Sendo uma manobra recorrente, tanto em estados com maiorias Republicana como Democrata, esta, em especial, parece ser uma resposta desesperada às sondagens, ao descontentamento, e ao inevitável aumentar de dificuldades para os americanos, seja a nível económico (tarifas), de benefícios sociais (BigBeautiful Bill), da desproporcionalidade de ações para a remoção de emigrantes (agentes com máscaras e carrinhas não identificadas) ou até de ver o exército em ações policiais nas ruas das suas cidades. Com a média de diferença na intenção de votos em 3,5% entre um candidato Democrata e Republicano genérico, isso pode levar a uma mudança na liderança na Casa dos Representantes em novembro de 2026, o que pode implicar impeachments, investigações, audiências, controlo do orçamento, apoio à Ucrânia, etc. Mais cinco Republicanos podem fazer a diferença.

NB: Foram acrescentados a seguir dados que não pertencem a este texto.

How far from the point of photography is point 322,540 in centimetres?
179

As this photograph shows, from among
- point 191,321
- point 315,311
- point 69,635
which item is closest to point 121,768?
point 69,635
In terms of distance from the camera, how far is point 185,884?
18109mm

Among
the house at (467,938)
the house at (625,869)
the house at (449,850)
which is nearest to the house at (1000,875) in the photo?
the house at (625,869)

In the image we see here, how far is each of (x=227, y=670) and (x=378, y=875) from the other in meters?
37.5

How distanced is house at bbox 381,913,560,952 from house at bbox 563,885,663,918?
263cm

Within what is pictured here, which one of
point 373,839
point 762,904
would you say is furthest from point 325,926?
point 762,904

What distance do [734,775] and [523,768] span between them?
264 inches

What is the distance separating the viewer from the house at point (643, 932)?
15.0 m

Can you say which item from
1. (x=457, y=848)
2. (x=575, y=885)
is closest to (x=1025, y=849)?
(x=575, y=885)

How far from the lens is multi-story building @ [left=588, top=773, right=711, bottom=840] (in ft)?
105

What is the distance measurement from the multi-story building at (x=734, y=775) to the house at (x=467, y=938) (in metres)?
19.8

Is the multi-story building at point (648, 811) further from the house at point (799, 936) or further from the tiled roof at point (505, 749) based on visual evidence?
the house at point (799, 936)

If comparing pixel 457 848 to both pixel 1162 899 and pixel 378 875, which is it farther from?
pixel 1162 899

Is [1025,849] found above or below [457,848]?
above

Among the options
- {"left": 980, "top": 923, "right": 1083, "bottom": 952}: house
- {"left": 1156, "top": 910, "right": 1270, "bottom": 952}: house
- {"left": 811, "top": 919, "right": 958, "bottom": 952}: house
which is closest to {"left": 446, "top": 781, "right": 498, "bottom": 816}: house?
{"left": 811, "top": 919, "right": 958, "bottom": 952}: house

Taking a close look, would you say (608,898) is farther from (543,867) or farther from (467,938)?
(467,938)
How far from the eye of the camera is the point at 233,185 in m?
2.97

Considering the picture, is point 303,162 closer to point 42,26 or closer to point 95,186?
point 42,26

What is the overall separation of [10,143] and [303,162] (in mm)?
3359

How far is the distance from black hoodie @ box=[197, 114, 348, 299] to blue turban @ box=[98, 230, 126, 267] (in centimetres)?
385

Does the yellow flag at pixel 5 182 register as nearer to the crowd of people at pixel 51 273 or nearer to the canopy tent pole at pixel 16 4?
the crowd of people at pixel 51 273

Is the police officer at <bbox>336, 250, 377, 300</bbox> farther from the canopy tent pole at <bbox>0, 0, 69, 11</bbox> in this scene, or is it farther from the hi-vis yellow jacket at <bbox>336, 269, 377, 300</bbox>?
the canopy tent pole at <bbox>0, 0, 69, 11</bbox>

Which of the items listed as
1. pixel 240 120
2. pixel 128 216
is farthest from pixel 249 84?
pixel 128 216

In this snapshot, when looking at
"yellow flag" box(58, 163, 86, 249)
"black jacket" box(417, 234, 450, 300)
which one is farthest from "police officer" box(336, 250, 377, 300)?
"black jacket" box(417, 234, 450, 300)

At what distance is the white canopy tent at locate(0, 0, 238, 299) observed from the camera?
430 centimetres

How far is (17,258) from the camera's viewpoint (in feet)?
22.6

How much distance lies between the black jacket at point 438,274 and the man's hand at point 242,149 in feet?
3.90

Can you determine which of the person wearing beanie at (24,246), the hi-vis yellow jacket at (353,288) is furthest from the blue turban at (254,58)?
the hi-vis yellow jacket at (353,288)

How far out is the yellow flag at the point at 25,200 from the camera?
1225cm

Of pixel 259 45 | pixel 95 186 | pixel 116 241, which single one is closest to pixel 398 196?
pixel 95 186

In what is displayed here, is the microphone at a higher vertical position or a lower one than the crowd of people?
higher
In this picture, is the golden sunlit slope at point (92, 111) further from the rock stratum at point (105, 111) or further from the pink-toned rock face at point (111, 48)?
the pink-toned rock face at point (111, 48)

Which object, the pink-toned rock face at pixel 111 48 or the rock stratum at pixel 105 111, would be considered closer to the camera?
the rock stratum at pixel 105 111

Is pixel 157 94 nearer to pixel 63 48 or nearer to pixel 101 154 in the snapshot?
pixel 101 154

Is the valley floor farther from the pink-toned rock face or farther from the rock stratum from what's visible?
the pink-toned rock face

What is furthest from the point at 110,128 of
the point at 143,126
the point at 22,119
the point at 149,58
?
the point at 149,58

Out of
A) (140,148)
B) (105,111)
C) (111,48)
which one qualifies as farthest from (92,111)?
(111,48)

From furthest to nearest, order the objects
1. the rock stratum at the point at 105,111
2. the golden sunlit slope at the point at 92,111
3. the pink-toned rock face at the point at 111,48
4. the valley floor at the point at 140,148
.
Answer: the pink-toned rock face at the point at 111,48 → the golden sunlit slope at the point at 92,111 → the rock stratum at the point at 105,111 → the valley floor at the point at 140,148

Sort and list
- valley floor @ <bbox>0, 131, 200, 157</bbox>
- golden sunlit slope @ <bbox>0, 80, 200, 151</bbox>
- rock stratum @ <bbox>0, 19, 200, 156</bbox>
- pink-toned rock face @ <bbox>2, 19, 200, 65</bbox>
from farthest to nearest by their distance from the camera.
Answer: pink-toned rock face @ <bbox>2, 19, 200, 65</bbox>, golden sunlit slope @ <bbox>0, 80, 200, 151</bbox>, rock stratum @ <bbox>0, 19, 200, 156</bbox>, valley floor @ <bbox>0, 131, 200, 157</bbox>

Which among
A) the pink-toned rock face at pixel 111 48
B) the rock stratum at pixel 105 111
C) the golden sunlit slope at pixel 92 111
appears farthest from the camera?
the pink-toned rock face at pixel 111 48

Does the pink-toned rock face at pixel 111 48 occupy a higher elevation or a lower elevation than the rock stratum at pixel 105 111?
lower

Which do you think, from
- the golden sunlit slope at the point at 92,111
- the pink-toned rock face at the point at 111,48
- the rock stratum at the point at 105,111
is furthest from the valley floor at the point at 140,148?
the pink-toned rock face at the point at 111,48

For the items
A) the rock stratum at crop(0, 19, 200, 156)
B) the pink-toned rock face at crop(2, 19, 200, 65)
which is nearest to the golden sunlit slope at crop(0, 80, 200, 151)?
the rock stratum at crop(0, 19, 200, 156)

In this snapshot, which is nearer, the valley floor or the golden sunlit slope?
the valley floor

Devido à ação do Governador Abbott, agora está criada uma corrida ao armamento (continuando a usar linguagem militar), mas neste caso ter o máximo possível de eleitos para cada partido nos Estados Unidos. O Governador do Estado da Califórnia já ameaçou fazer o mesmo, o que por sua vez levou Flórida a dizer fazer o mesmo, mas em sentido contrário, e Nova Iorque no sentido da Califórnia, e Ohio como Flórida, e…e…
A ideia de que serão os governadores a escolherem os eleitores que votam nos candidatos, quando deve ser os eleitores a escolher os candidatos que os representam, não augura nada de bom, naquilo que já é um país no limite da coesão política e social. Tudo isto representa o culminar da erosão, pela polarização e avareza, do sonho de Pais Fundadores como James Madison, Alexander Hamilton, e John Adams, com o princípio de republicanismo, com a eleição de representantes do povo, que refletem não só a vontade dos eleitos, mas também a sua natureza e diversidade.
Se esta destruição mútua da democracia avançar, e com todas as consequências terríveis que pode causar local e nacionalmente, começa a assumir uma forma mais ominosa a famosa frase de Benjamim Franklin: “Uma República… se a conseguirem manter”.